Do acaso ao matrimônio
Neste ano de 2021, o casal Takeo e Nobue farão Bodas de Platina. O início desta união matrimonial prestes a completar 65 anos foi fruto de um acaso e tem o Brasil como importante elemento. Eles se conheceram nas aulas preparatórias para imigração promovidas pela Associação Rikkouka.
Os japoneses que desejavam imigrar ao Brasil se inscreviam nesta associação e, ao terem o pedido aceito, esses jovens ficavam por alguns meses em uma espécie de alojamento antes de os barcos partirem para o Brasil. Neste ínterim, tinham aulas sobre geografia, cultura, línguas e folclore brasileiro.

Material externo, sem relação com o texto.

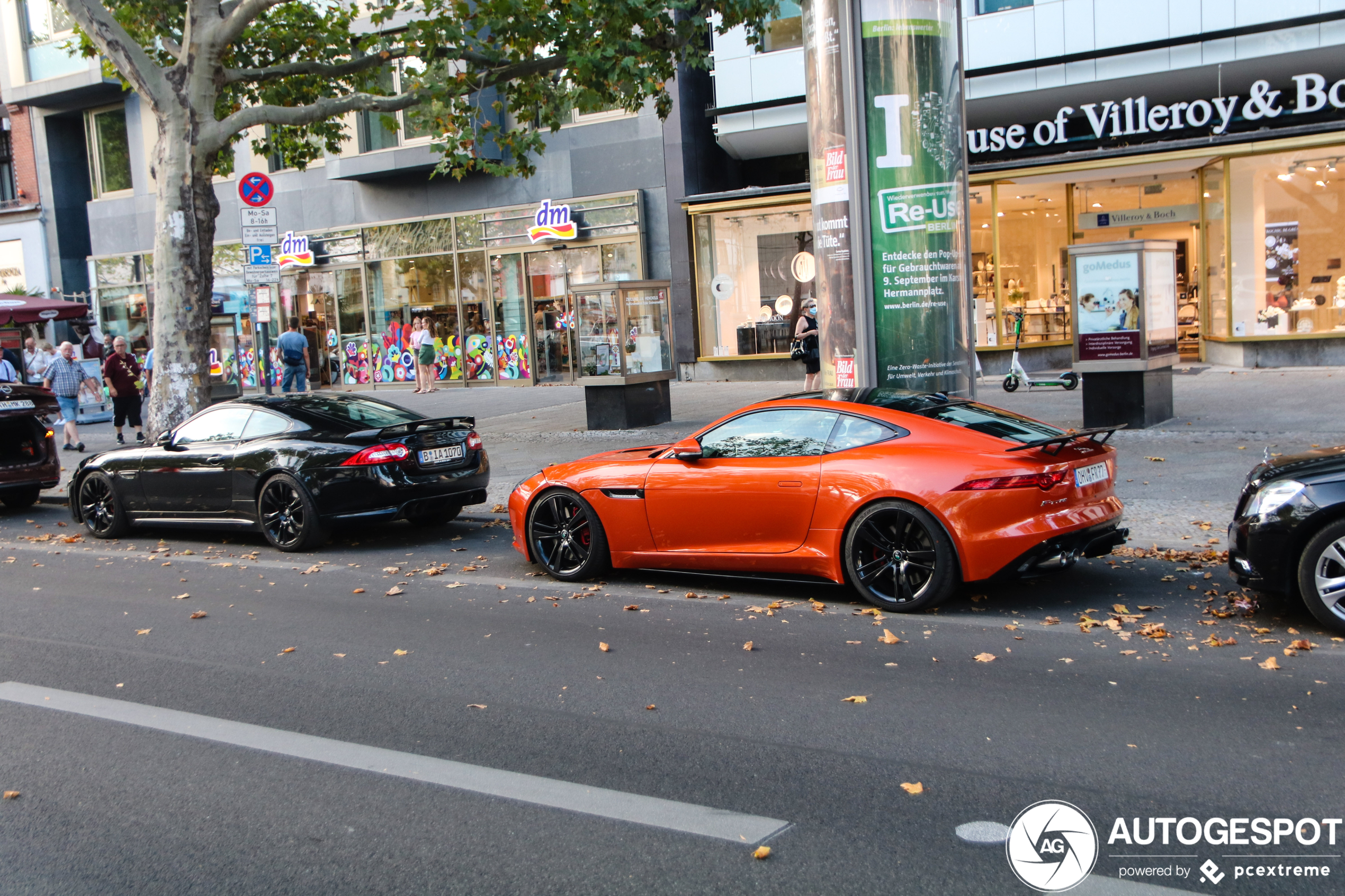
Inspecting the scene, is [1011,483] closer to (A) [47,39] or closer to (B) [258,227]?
(B) [258,227]

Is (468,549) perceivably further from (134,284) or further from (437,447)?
(134,284)

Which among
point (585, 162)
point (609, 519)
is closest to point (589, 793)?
point (609, 519)

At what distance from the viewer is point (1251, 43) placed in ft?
57.6

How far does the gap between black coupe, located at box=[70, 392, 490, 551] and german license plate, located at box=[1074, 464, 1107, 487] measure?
5.51 m

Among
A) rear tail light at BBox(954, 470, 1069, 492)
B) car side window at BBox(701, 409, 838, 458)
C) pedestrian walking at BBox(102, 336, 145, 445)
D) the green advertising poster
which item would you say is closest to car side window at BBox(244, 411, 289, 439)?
car side window at BBox(701, 409, 838, 458)

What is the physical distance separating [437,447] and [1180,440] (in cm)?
767

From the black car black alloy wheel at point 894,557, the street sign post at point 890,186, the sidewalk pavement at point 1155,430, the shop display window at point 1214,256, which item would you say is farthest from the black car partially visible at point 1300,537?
the shop display window at point 1214,256

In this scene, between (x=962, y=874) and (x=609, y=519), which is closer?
(x=962, y=874)

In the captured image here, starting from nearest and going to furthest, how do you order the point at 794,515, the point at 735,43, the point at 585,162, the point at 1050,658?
the point at 1050,658, the point at 794,515, the point at 735,43, the point at 585,162

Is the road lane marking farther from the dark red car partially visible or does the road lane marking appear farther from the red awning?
the red awning

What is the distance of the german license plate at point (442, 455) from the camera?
9.98 meters

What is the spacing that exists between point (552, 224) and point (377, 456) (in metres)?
15.3

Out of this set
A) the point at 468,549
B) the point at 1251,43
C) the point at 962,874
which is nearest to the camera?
the point at 962,874

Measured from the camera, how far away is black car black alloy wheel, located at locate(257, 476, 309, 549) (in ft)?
32.6
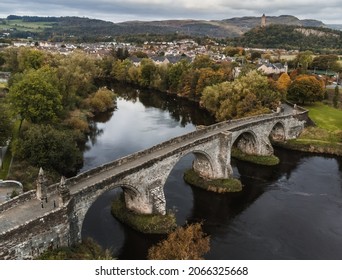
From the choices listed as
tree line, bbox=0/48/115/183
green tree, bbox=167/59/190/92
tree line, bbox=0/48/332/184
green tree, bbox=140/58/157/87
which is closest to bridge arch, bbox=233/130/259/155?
tree line, bbox=0/48/332/184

Nobue foi a primeira a ingressar. No entanto, seu processo enfrentou percalços. Ela lembra que ao se dirigir à repartição, foi informada que "todas as mulheres só iam casadas". Solteira, Nobue relutou.
"Perguntou se homem sozinho poderia ir, e ao responderem que sim, ela argumentou de que se haviam homens que iam sozinhos, era preciso mulheres que fossem sozinhas, para fazer companhia e dar força para esses homens", narra a filha Cristina.
A insistência deu certo e os funcionários da Associação permitiram seu ingresso no alojamento. Semanas depois chega Takeo. O namoro foi questão de tempo. O casal conta que depois de alumas semanas de aproximação, começarm a namorar. Era o primeiro relacionamento de Takeo.
Antes do dia da partida, Nobue levou o companheiro para conhecer a família em Tókio, e Takeo fez o mesmo, levando-a à Okayama. Naquele período ficaram noivos e selaram o compromisso de se casarem tão logo chegassem ao Brasil. Ela pisou em solo brasileiro no dia 13 de março de 1956 e Takeo chegou em 18 de maio daquele mesmo ano.
Em 26 de dezembro de 1956 a promessa foi cumprida e os dois se casaram. Naquele mesmo ano, o acaso novamente sinalizou o que o destino reservaria para ambos. Com poucos recursos financeiros, Takeo e Nobue passaram a morar em uma pequena casa na cidade de Mogi das Cruzes.
A cama em que o casal dormiu a primeira noite foi improvisada, feita com caixas de madeira de tomate, forradas com sacos de pano de adubos alvejados. Começava ali o matriônimo que perdura até hoje.
Vitória e Antônio
Por terem nomes complicados ao idoma português, criou-se a cultura de os imigrantes japoneses que vinham ao Brasil escolherem seus nomes de batismo. Takeo, passou a chamar-se Antônio. "Meu pai conta que escolheu esse nome por ter interpretado Antônio de Valença, na peça “O Mercador de Veneza” no teatro do colégio", revela Cristina, ao traduzir um trecho do livro que os pais estão escrevendo sobre a vinda deles ao Brasil.
Sua companheira ganhou o nome de Vitória. "Escolhi o nome de Vitória para você, porque que essa palavra tanto em espanhol como em português significa ser vencedor, ter sucesso e eu sei que daqui para a frente passaremos por momentos muitos difíceis e teremos vontade de desistir de tudo. Nesses momentos vou lembrar do seu nome e continuaremos a luta", descreve Takeo, em seu livro que está em produção.